Don’t know that many people (at least in Cyprus anyway), who will remember 2013 as a stellar year. From my point of view it was pretty horrible all around. As I glimpse back over the last 12 months, my only escape from the depressing events that occurred (not just economy-wise, but also at a personal level), was my love for photography.
For this last blog post of 2013, I won’t bother you with the details of how well I did against my New Year resolutions. Suffice to say that I succeeded to a great extent, somewhat failing at my goal of further exploring Cyprus. Ironically, the image below attests to just that – the ease with which one can find great photo opportunities when travelling abroad (in this case Venice) vs. within their own home country. Something that definitely needs to be addressed next year!
I want to wish everyone a Happy and Prosperous New Year 2014, with happiness and health to you and your loved ones. See you in January!
Shot with my Canon 60D and Canon 24-70mm F2.8L lens at ISO 400, F8.0 and 1/80sec.
Most photographers are suckers for a good sunset picture…and admittedly I am no different. What’s great about a sunset (and sunrises alike), is that during these so-called golden hours, the light is more diffuse thus reducing the hard shadows you would normally get in mid day. The colours also are much warmer, especially during twilight, and when combined with an interesting background (such as a cloudy sky), it makes landscape photographs even more compelling.
Getting a good one is no easy feat however. This is one of my many attempts at getting a decent sunset during my recent trip to Venice, Italy. Not sure I managed to get it right, especially given that I had no tripod and my camera had to rest on the side of a bridge!
Taken with my Canon 60D and Sigma 10-20mm F4-5.6 DC HSM lens, at ISO 200, F8.0 @ 6 secs (bracketed at -2/0/+2).
Just north east of Venice, and only a few minutes away on the Vaporetto, is the island of Murano. This island is world famous for its glass making, and while there I had the chance to witness first hand the skills of the local artisans, by attending one of the many shows that were available for the visiting tourists.

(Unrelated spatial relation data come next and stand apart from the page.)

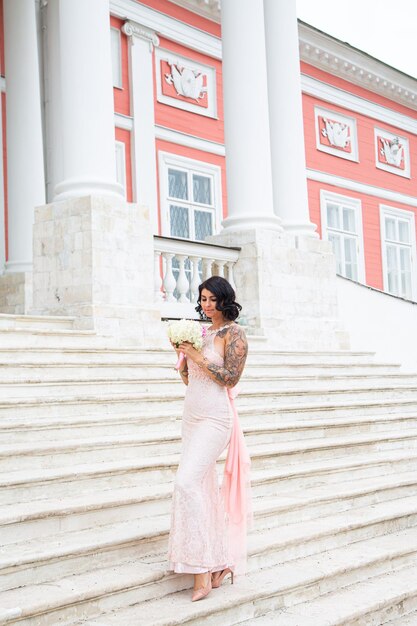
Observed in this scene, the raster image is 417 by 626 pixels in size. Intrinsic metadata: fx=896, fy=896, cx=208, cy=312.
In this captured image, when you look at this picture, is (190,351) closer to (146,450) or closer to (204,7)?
(146,450)

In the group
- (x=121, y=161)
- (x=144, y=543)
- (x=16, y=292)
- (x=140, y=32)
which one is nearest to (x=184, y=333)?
(x=144, y=543)

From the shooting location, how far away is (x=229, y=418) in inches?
160

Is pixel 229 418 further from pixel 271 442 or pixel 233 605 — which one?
pixel 271 442

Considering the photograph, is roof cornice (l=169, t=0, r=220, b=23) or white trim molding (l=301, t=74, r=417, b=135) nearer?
roof cornice (l=169, t=0, r=220, b=23)

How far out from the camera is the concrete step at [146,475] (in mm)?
4441

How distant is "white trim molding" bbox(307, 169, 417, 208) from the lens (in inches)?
628

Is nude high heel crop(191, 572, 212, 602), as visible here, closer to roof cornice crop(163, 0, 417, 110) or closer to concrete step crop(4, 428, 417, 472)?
concrete step crop(4, 428, 417, 472)

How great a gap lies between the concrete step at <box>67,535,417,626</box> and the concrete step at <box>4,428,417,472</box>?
1.02m

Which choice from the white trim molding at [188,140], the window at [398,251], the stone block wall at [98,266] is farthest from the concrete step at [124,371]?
the window at [398,251]

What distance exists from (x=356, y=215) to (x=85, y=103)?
32.5 ft

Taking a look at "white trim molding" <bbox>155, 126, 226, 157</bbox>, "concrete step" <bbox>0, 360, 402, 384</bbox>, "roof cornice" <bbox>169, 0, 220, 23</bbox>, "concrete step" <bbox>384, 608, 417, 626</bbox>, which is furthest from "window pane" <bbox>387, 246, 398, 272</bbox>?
"concrete step" <bbox>384, 608, 417, 626</bbox>

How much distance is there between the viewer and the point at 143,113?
1263 cm

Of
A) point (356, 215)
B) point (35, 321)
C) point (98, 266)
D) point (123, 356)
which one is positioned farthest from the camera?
point (356, 215)

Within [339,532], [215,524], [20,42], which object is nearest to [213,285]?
[215,524]
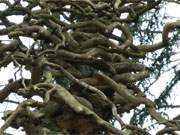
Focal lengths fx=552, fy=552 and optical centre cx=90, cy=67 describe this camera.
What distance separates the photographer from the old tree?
1890mm

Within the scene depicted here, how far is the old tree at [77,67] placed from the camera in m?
1.89

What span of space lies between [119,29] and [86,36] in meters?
0.14

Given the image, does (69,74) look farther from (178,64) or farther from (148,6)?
(178,64)

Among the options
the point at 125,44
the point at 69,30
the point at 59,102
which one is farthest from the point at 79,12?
the point at 59,102

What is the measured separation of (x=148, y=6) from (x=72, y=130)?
66 centimetres

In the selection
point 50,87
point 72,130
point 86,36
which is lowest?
point 72,130

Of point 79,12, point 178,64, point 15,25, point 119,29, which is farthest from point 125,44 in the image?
point 178,64

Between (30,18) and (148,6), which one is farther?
(148,6)

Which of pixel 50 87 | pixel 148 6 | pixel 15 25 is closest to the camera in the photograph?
pixel 50 87

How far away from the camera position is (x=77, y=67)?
216 centimetres

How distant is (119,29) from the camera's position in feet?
7.42

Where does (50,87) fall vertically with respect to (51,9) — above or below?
below

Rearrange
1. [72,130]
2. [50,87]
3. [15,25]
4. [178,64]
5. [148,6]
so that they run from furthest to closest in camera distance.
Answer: [178,64] < [148,6] < [15,25] < [72,130] < [50,87]

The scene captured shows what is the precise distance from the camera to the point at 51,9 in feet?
7.41
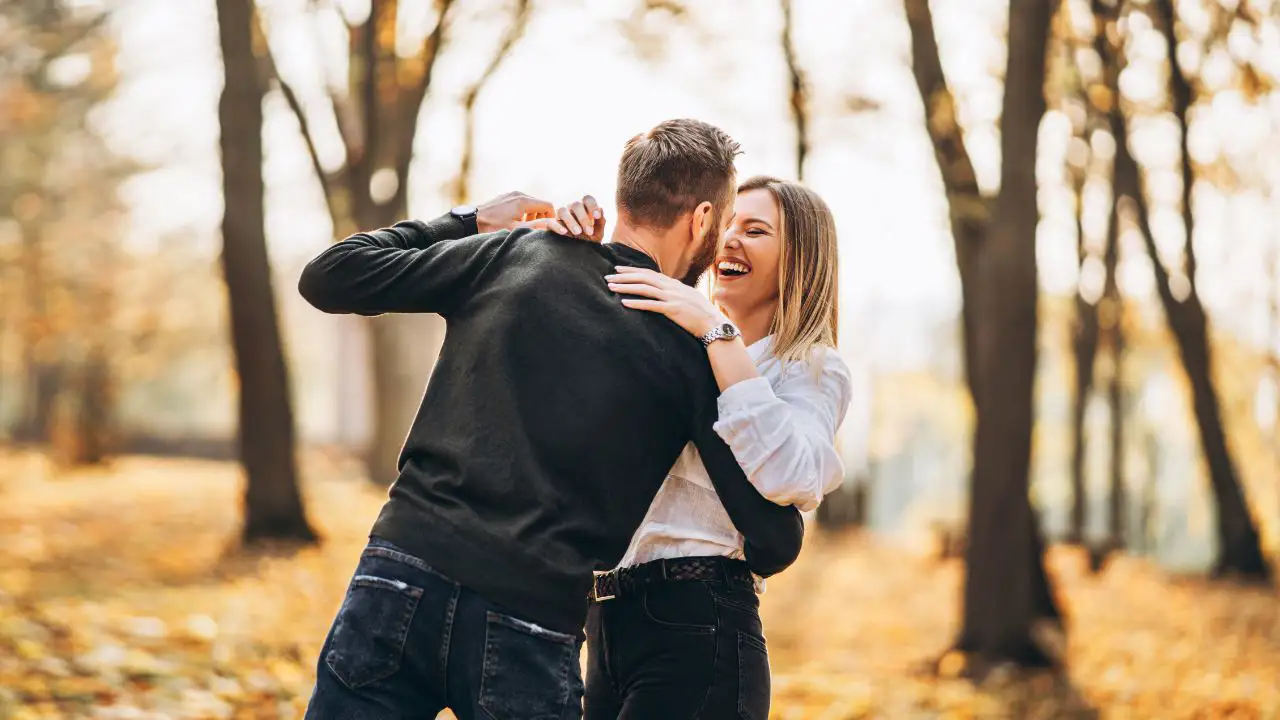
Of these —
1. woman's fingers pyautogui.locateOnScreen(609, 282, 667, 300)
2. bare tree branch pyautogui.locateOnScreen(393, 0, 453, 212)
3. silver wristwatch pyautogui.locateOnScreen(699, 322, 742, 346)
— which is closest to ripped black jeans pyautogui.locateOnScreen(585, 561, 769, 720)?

I am not big on souvenirs, because I truly believe that the best memento I can get from any place I visit, is a decent selection of photographs showcasing the best the region has to offer. I did however break my rule this time around, when I walked into one of the many glass shops and saw this tiny perfume bottle. Believe me when I say that I have no practical use for this bottle, but what compelled me to purchase it was my immediate thought of photographing it with smoke coming out of its nozzle! For me this isn’t really a new idea, as I have tried smoke photography before with a coffee cup and a cow milk container (see link). Nonetheless, here is yet another attempt, the final result of which is fairly close to what I initially had in mind.
This is a composite of two separate photographs – one of the smoke and one of the actual bottle.
Smoke: Taken with my handheld Canon 60D and Canon 24-70mm F2.8L lens at ISO 100, F13, 1/250th of a sec.
Perfume Bottle: Taken with my tripod mounted Canon 60D and Canon 100mm F2.8 lens at ISO 100, F16, 1.3 sec (with +2 1/3 ev)
To mark my 50th post on this blog, it’s time for a small facelift! Time to switch up the header image into something a bit more colourful!
One of the key ingredients to getting a decent picture, is proper composition i.e. how to best frame the shot. When I started reading my first photography book, the first chapter was all dedicated to explaining some basic principles one generally has to follow to properly compose a photograph. I’ve read about the rule of thirds, leading lines, foreground interest etc, but for some reason my favourite one is patterns. Can’t explain it really – but somehow the ability to capture patterns either natural or man-made, always brings a natural rhythm and harmony to photographs.
This is a picture I took on my recent trip to Venice. Admittedly though, I got in and tampered with it a bit in Photoshop, as the original one captured had all windows in a uniform deep green colour. There was nothing wrong really with the original picture, but since I wanted something cheerful to uplift the face of my blog page, I thought appropriate to add some colour in post production.
Taken with my Canon 60D and Sigma 10-20mm F4-5.6 DC HSM lens, at ISO 100, F8.0, exposed at 1/60th of a second. Processed in Photoshop CS6.